7. Explain the formation of the bond in NaCl in terms of the octet rule.
Answers
Sodium (Na) has 1 electron in the 3s orbital and chlorine (Cl) has 7 electrons in the 3p orbital. Sodium gives away the one electron to Cl, leaving it with 8 electrons (octet) in the 2p orbital (like Neon). The chlorine takes that one electron giving it 8 electrons (octet) in the 3p orbital. The sodium then has a +1 charge, and the chloride ion now has a -1 charge. This is an ionic bond.
Formation of NaCl:
1. Sodium has atomic number 11, shows the electronic configuration 2,8,1 to become complete by it's octet state, Sodium looses it's 1 electron and forms the sodium ion Na+ (2,8).
Sodium (Na) (2,8,1) -------------> Sodium ion (Na+) (2,8)
2. Chlorine has atomic number 17, shows electronic configuration 2,8,7. To become complete by it's octet state, it accepts 1 electron shared by Sodium and forms the Chlorine ion Cl- (2,8,8)

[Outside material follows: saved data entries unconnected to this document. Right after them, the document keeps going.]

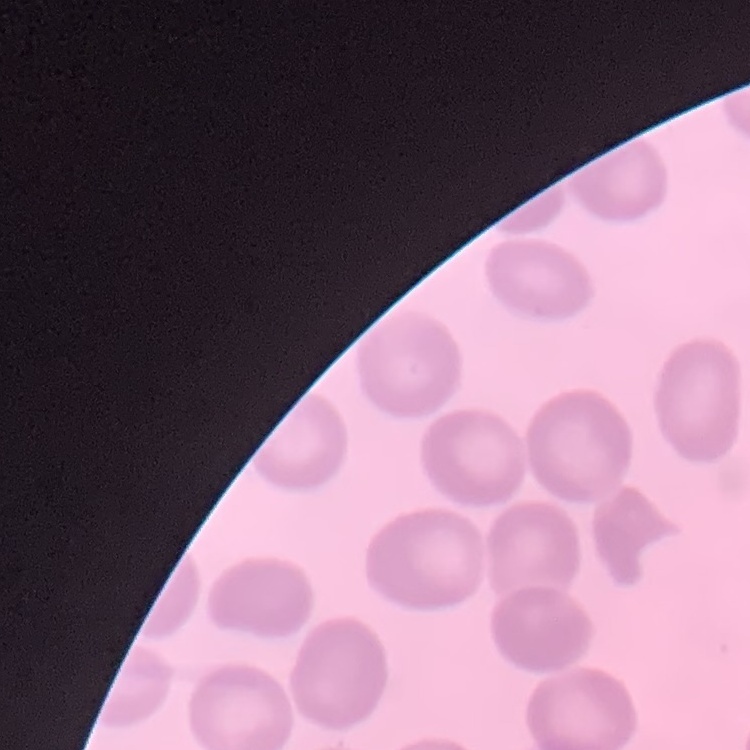
erythrocyte morphology = no rouleaux formation
stain = Field's or Giemsa
image type = square crop of a larger photomicrograph
preparation = thin blood smear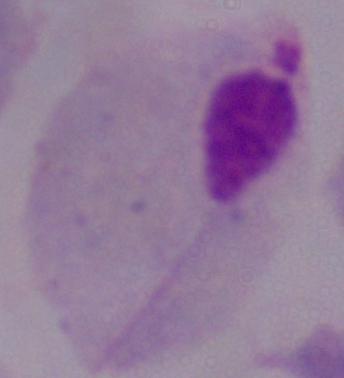

identification = trichomonad
modality = micrograph
magnification = 1000x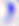
Summary:
  - Magnification: 400x
  - Identification: Toxoplasma gondii
  - Modality: micrograph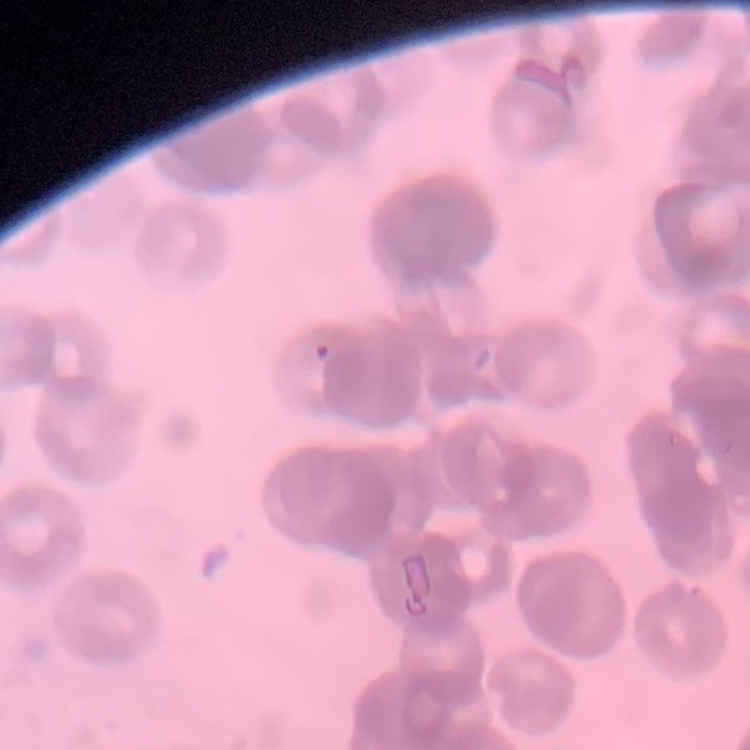

erythrocyte_morphology: rouleaux formation
stain: Field's or Giemsa
image_type: one tile cut from a larger photomicrograph
preparation: thin blood film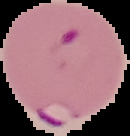

image size = 130×136 pixels
preparation = thin blood smear
malaria status = parasitized
image type = segmented cell region with the area outside set to black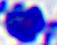
modality = micrograph
identification = leukocyte
magnification = 400xIdentify the parasite.
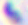

This is Toxoplasma gondii.

magnification = 400x
modality = micrograph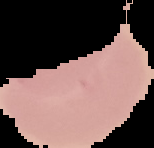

Chlorine (Cl) (2,8,7) --------------> Chloride ion (Cl-) (2,8,8)
3. Due to the opposite charges, there is a attraction between this two ions and one new chemical bond is formed.
Na₊ + Cl₋ -------------> NaCl
About Sodium Chloride:
Sodium Chloride is a common salt which is generally referred as "common salt" also. Sodium Chloride is colorless and crystalline ionic compound. By the further reactions on Sodium Chloride, Various salts like Na2Co3 and NaHCO3 are produced.
i) NaCl is generally salty in taste.
ii) It is Colourless , Neutral salt.
iii) There is no water of crystallization in it's crystalline structure.
iv) When the NaCl is heated at 800 degree Celsius, then it melts. This state of salt is called as "Fused state of salt".